Christmas surprise (That’s life)

The envelope was finally here. Joanna left it on the table while she made a cup of tea, savoring the moment. With her mum and dad out shopping, she was looking forward to exploring the contents at leisure.

The envelope contained the final piece of her gift to her parents for Christmas. With Joanna’s wedding only weeks away, this Christmas was especially significant; their last together as the original family unit.

Working out what to give them had required much thought and planning, as she’d wanted it to reflect their family ties, acknowledging those special bonds.

For months now, with painstaking effort, Joanna had been secretly researching her parents family trees, on a voyage of discovery that spanned hundreds of years.
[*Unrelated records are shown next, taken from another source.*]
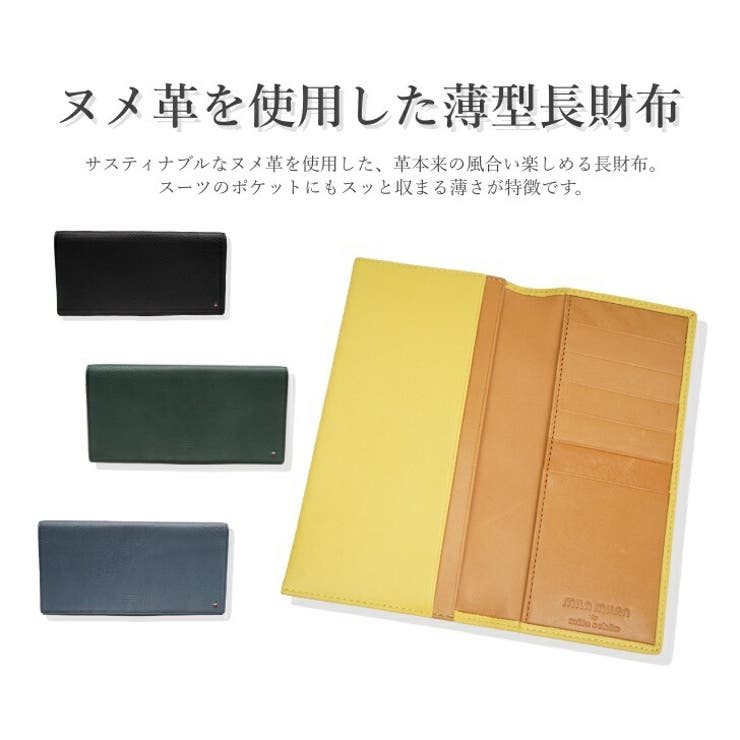 mila milan ミラ | Tasche Jack | 詳細画像2 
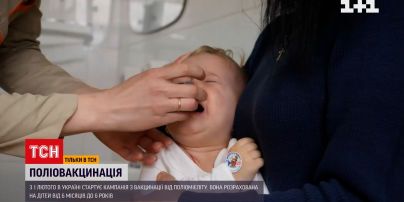 Від 1 лютого в Україні має початися посилена кампанія зі щеплення від поліомієліту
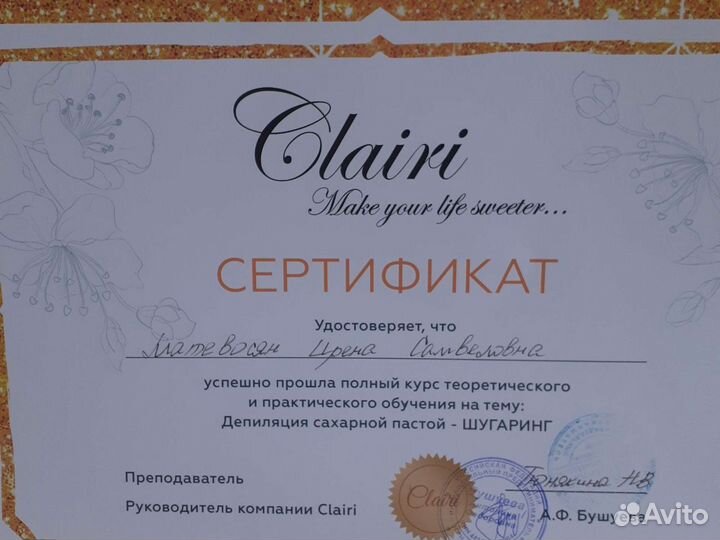 Красота и здоровье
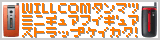 20051202_78678.png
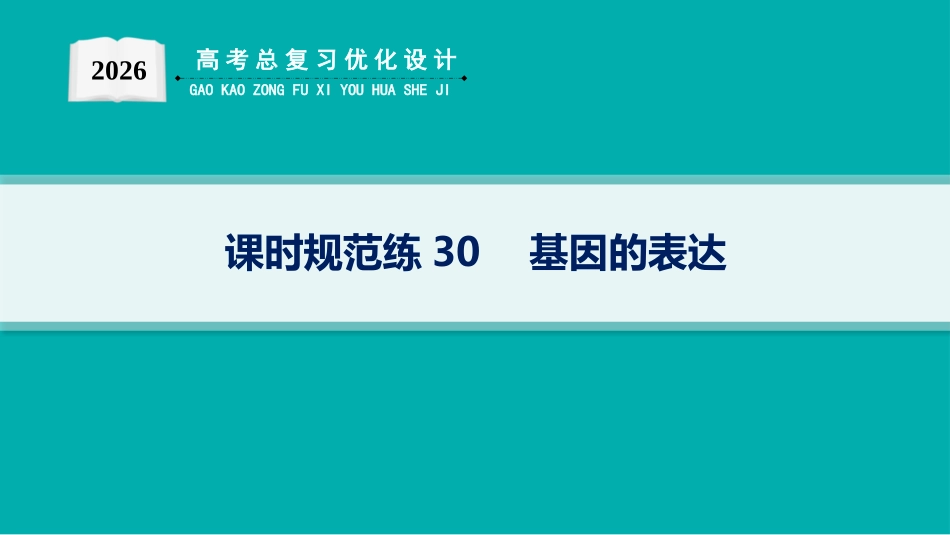 课时规范练30　基因的表达-【高考生物】2026优化设计一轮复习(生物).pptx_第1页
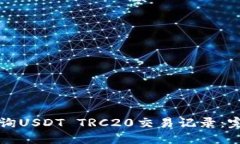 如何查询USDT TRC20交易记录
Sometimes Joanna had been so excited by things she found that she’d been bursting to tell, and she was hanging out for Christmas morning when all would be revealed. This envelope, waiting patiently for her, would tie it all together; the last piece of the puzzle.

All her research was neatly laid out in two folders, one for each parent, with photos, stories from the past, names and dates they didn’t know. Copies of old documents, newspaper articles and church records added detail that would enthrall them.
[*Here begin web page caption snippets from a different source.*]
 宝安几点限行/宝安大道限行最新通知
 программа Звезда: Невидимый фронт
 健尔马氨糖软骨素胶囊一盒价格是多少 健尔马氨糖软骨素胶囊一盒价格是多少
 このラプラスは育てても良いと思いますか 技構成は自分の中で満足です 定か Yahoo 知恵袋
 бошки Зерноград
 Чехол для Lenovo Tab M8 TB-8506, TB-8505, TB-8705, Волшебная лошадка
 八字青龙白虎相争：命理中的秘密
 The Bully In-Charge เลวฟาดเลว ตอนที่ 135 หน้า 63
Over the years Joanna’s parents had remarked occasionally how nice it would be to know about their bloodlines and where their ancestors came from. Her Dad reckoned there had to be Irish somewhere. Her Mum dreamed of royalty. There would be much joy in sharing their ancestry; Joanna knew this Christmas would be memorable.
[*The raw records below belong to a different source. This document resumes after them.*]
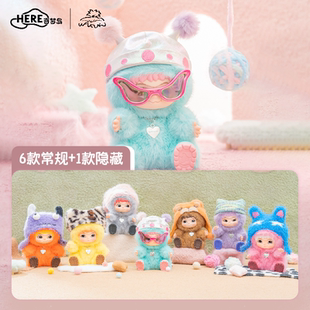 WAKUKU哇库库毛毛潮趣系列盲盒毛绒手办 HERE奇梦岛 明星同款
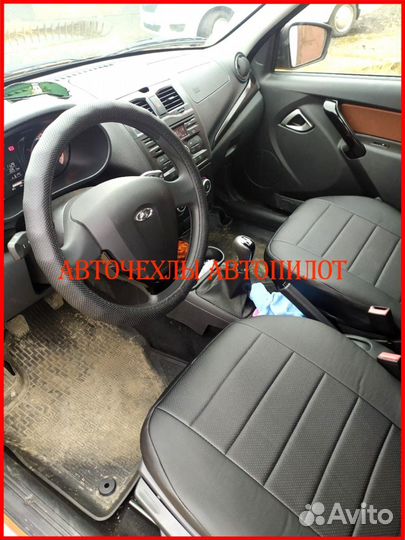 Чехлы Автопилот LADA Kalina из экокожи чёрные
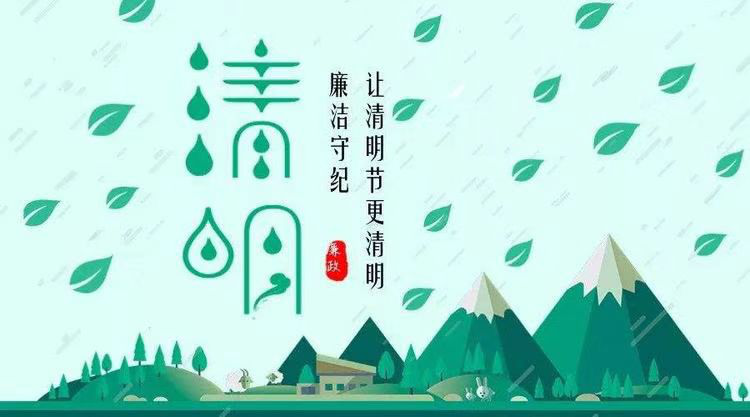 【市科技局清明廉政提醒】追思守正气  清明更“清...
Getting their DNA without them knowing had been so tricky that Joanna had sent her own as well, just in case one of theirs didn’t prove enough for the test. The family ties would be there, laid out in black and white. She had her Dad’s roman nose, and her Mum’s thick black Irish-looking hair, but which side had her olive skin come from? Her Dad joked that she was a throw-back to some exotic place involving camels, goat-skin and scents in huts on the desert. Well, now they would all know the truth.

Cup of tea in hand, she opened the envelope. Italian? Irish? What mix would the results show? Joanna eagerly pulled the papers from the envelope. Scanning the covering letter, Joanna’s eyes opened wide, and her body began to shake. Her cup of tea crashed to the floor, breaking into a thousand pieces. No! It could not be.

Disbelievingly, Joanna read the letter again and again; it’s words ripping tears through her heart. A single sentence seared her brain; ‘None of the three samples tested share any common ancestral data, so are not related to each other in any way.’

There must be some mistake. Feverishly she checked the names on the reports, compared the graphs, looked for clues, but it was no good; the truth was there, in the DNA. She was not related to her parents.

How? Why? Who was she? Secrets. The two people she held dearest in her whole world were strangers. Where had she come from? When? Were her awesome grandparents, cousins, aunts all a lie? Was her whole life based on lies? Why didn’t she know? Questions screamed around in her brain. ‘Who am I?’ she wept.

Dimly she heard her parents return from the store. Her Mum called out from the hallway ‘Joanna love, we’re home. You’ll never guess; we’ve got you the most wonderful surprise. You’ll never forget this Christmas.’